Отогнав воспоминания, она осталась на месте. На ее легкое согласие он улыбнулся и ушел.

Стоя в одиночестве на краю аллеи за зданием, Лайла подняла шею вверх, чтобы взглянуть на ночное небо, и у нее сжалось сердце от того, что она не увидела ничего, кроме темноты. Она знала, что в городе по ночам не видно звезд, и надеялась, что они будут. Слишком давно она их не видела, и слишком мало за свою короткую, но тяжелую жизнь. Но сегодня ночью не было ничего, ни луны, ни звезд, только бесконечная чернота, усеянная серым дымом и облаками.

Иногда она задавалась вопросом, в чем смысл ее существования, когда будущее выглядело таким же, как небо — мрачным, безнадежным, бесконечным. Но потом она напоминала себе о единственной вещи, которая заставляла ее идти вперед, о поиске одного маленького ответа, который заставлял ее просыпаться каждое утро и смело идти вперед.

Внезапно волосы на ее шее поднялись дыбом.

Сначала до нее донесся его запах, который она вдыхала всего несколько раз за все те годы, что он наблюдал за ней, запах, который запечатлелся в ее сознании. Она была так близко к нему всего несколько раз, и она не знала точно, как он пахнет, потому что в ее жизни было не так много приятных запахов, но он был отчетливым, мужским, и это был он.

Она знала, что он был позади нее. Она чувствовала его дыхание на своей макушке, ощущала тепло его крупного тела у себя за спиной, чувствовала, как ее дремлющие чувства оживают, как всегда при контакте с ним. И когда он был у нее за спиной, она всегда чувствовала себя одновременно и преследуемой, и желанной — дихотомия эмоций, которую ей самой было трудно осознать.

Боже, она ненавидела его, ненавидела свою реакцию на него, ненавидела то, что хотела ненавидеть его еще сильнее, но не могла, и ненавидела то, что он знал это, но его это ничуть не волновало.

Она оставалась неподвижной, не нарушая тишины ни единым словом. Она задавала ему этот вопрос несколько раз, и каждый раз он запутывал ее мысли, оставляя ее в замешательстве, разочаровании и гневе. Сейчас она просто держала злость в себе, как делала это на протяжении многих лет. Злость была хороша. Злость заставляла ее чувствовать. Злость напоминала ей, что она все еще жива.

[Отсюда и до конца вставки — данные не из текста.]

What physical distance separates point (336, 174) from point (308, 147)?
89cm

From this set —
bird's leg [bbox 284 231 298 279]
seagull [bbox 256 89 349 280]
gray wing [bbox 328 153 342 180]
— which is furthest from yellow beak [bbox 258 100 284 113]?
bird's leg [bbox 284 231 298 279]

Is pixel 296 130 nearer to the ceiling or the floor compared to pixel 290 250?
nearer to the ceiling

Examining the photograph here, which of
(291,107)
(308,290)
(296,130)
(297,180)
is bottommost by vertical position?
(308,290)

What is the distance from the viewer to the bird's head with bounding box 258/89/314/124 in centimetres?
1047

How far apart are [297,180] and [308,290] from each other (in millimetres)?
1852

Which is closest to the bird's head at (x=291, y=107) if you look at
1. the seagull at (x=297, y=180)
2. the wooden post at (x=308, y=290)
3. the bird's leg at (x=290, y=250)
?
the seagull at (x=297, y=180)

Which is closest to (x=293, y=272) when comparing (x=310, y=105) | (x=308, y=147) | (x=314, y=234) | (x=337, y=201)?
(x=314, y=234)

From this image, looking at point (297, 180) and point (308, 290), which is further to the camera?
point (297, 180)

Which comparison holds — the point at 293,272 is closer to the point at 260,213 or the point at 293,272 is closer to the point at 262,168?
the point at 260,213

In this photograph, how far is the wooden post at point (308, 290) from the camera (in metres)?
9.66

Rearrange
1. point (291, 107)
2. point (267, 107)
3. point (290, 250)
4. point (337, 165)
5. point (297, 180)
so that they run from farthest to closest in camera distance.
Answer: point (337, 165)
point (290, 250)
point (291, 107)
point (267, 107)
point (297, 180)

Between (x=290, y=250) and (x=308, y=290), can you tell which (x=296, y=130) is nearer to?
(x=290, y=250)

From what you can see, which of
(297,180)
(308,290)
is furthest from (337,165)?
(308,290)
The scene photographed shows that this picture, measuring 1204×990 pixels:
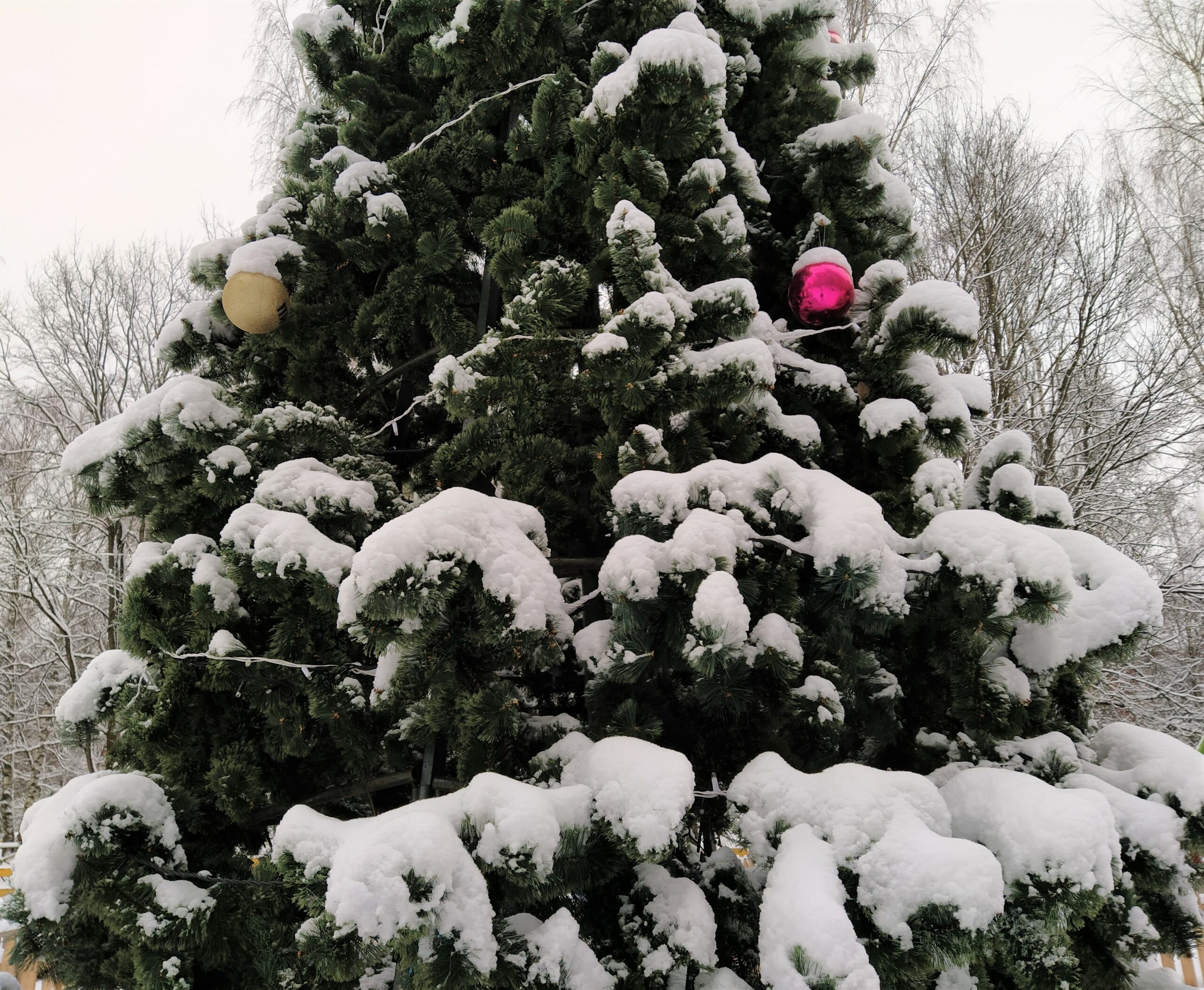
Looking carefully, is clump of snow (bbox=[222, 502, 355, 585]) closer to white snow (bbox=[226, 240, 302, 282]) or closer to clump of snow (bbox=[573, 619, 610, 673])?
clump of snow (bbox=[573, 619, 610, 673])

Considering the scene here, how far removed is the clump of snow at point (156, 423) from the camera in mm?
1958

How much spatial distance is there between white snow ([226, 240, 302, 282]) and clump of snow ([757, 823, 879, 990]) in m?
2.10

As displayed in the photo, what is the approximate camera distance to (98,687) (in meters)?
2.04

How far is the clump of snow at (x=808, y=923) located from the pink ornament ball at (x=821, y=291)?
1.47m

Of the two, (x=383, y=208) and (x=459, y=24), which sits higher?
(x=459, y=24)

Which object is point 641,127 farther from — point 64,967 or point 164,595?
point 64,967

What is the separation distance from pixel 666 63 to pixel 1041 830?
190 cm

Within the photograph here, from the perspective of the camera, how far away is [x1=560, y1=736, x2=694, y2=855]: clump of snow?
1227 millimetres

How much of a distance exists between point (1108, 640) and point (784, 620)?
737 mm

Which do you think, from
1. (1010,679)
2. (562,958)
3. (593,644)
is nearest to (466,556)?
(593,644)

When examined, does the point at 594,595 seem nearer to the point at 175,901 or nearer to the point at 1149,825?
the point at 175,901

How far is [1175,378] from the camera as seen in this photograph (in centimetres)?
771

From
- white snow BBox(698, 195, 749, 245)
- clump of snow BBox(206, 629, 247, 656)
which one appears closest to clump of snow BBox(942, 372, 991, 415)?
white snow BBox(698, 195, 749, 245)

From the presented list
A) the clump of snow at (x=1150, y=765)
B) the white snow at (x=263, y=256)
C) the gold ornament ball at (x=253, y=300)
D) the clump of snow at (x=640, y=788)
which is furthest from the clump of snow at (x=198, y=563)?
the clump of snow at (x=1150, y=765)
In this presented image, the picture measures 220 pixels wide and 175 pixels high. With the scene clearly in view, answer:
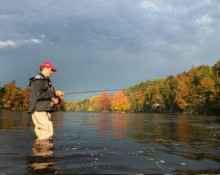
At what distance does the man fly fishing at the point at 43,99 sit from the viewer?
29.5ft

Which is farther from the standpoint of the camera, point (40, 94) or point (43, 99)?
point (43, 99)

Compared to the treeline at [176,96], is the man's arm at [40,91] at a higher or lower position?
lower

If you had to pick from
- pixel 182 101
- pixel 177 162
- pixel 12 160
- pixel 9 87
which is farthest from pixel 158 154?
pixel 9 87

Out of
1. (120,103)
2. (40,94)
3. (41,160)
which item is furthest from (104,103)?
(41,160)

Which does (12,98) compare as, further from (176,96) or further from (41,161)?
(41,161)

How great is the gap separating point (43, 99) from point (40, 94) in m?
0.21

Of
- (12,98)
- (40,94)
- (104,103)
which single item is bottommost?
(40,94)

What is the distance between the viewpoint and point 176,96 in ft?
299

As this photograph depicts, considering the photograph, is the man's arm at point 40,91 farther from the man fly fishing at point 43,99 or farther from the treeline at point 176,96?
the treeline at point 176,96

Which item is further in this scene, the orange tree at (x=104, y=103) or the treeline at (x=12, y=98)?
the orange tree at (x=104, y=103)

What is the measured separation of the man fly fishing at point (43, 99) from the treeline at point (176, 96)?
42.4 meters

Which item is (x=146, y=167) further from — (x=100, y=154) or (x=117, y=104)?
(x=117, y=104)

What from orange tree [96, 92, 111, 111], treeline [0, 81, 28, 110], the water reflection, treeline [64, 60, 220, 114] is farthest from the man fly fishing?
orange tree [96, 92, 111, 111]

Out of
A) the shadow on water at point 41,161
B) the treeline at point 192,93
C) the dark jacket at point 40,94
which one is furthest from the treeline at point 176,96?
the shadow on water at point 41,161
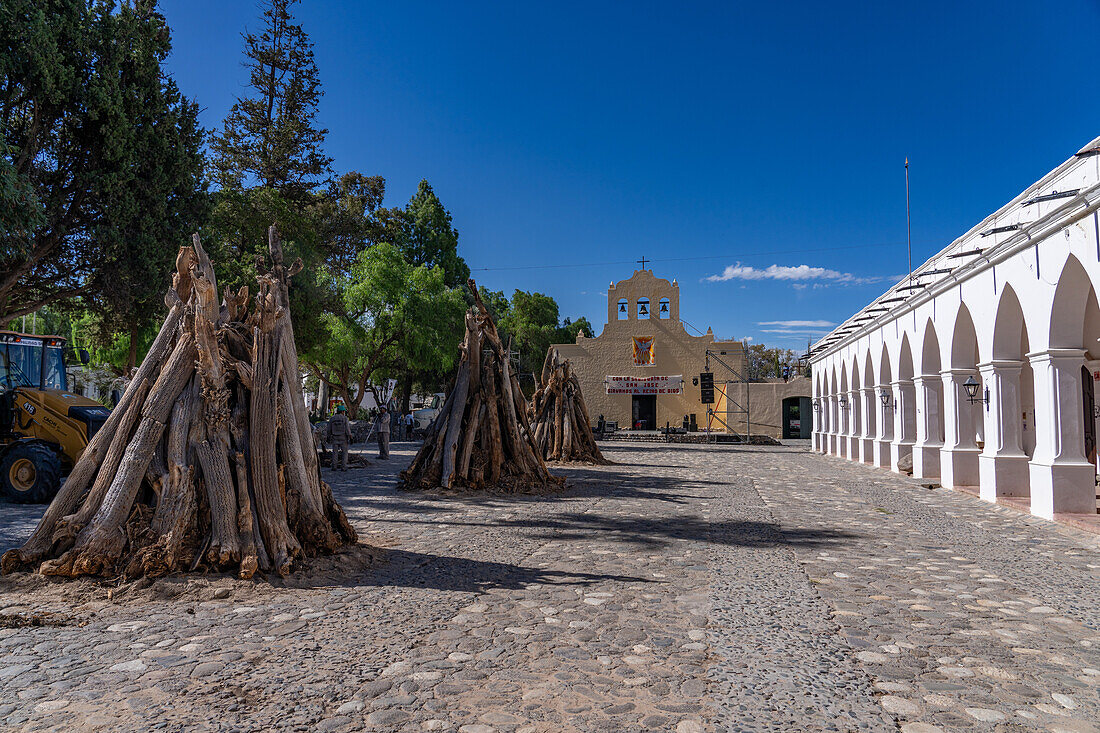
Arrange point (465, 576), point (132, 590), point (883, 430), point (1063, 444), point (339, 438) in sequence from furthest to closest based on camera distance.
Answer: point (883, 430)
point (339, 438)
point (1063, 444)
point (465, 576)
point (132, 590)

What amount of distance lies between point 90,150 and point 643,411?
98.7 feet

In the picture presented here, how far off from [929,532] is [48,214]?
15721 mm

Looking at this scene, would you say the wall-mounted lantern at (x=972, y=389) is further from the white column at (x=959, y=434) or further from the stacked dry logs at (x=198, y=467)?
the stacked dry logs at (x=198, y=467)

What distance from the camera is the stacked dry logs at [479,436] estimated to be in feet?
38.5

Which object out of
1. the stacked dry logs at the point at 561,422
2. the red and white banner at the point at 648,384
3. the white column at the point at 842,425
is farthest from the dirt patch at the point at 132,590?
the red and white banner at the point at 648,384

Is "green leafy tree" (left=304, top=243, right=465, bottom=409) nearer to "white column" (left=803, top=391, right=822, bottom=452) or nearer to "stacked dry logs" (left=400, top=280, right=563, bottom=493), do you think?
"white column" (left=803, top=391, right=822, bottom=452)

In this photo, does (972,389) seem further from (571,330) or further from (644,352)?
(571,330)

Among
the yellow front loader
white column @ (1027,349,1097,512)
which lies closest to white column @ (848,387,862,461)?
white column @ (1027,349,1097,512)

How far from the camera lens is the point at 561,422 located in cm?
1866

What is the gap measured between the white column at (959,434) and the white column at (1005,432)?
4.95 ft

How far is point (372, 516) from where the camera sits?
926 centimetres

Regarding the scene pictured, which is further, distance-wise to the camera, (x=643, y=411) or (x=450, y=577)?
(x=643, y=411)

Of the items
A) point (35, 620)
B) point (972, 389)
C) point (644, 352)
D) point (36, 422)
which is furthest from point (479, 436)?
point (644, 352)

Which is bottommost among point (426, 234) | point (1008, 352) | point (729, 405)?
point (729, 405)
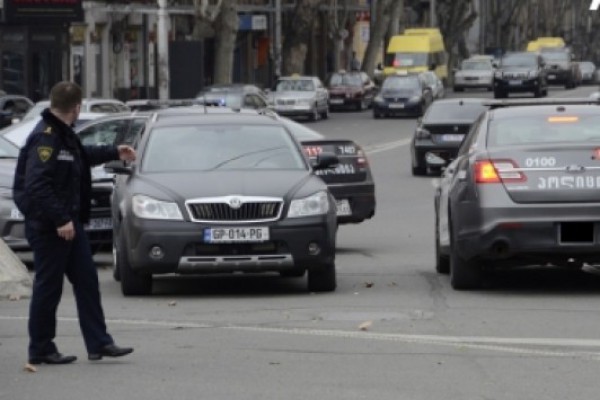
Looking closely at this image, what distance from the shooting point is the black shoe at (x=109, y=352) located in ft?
31.9

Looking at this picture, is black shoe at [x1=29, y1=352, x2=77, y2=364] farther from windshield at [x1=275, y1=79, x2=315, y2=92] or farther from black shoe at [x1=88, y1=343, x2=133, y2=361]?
windshield at [x1=275, y1=79, x2=315, y2=92]

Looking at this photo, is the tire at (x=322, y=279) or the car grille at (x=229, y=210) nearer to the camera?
the car grille at (x=229, y=210)

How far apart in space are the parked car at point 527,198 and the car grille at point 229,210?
150cm

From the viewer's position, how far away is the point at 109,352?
31.9 ft

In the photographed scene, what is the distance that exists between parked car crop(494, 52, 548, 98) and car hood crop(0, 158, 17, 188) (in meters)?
55.3

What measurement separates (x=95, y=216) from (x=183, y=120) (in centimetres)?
237

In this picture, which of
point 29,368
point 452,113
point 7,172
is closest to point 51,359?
point 29,368

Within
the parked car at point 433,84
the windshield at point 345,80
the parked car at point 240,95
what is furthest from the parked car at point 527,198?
the windshield at point 345,80

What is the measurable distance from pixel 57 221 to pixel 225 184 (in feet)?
12.2

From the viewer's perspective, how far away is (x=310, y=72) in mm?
90438

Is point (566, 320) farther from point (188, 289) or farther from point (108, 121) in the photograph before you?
point (108, 121)

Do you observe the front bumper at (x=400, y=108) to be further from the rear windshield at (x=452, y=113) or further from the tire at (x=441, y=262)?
the tire at (x=441, y=262)

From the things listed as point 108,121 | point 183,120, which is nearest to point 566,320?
point 183,120

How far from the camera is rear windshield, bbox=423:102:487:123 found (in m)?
32.6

— Тебе понравились его прикосновения?

Голос, его голос, тихо прозвучал у нее за спиной. Если бы у смерти был голос, то это был бы его голос. И снова она не знала, на что похож его голос, потому что ей не с чем было его сравнить. Но она знала, что в своей жизни слышала голоса многих мужчин, и его голос, без сомнения, был самым опасным из всех.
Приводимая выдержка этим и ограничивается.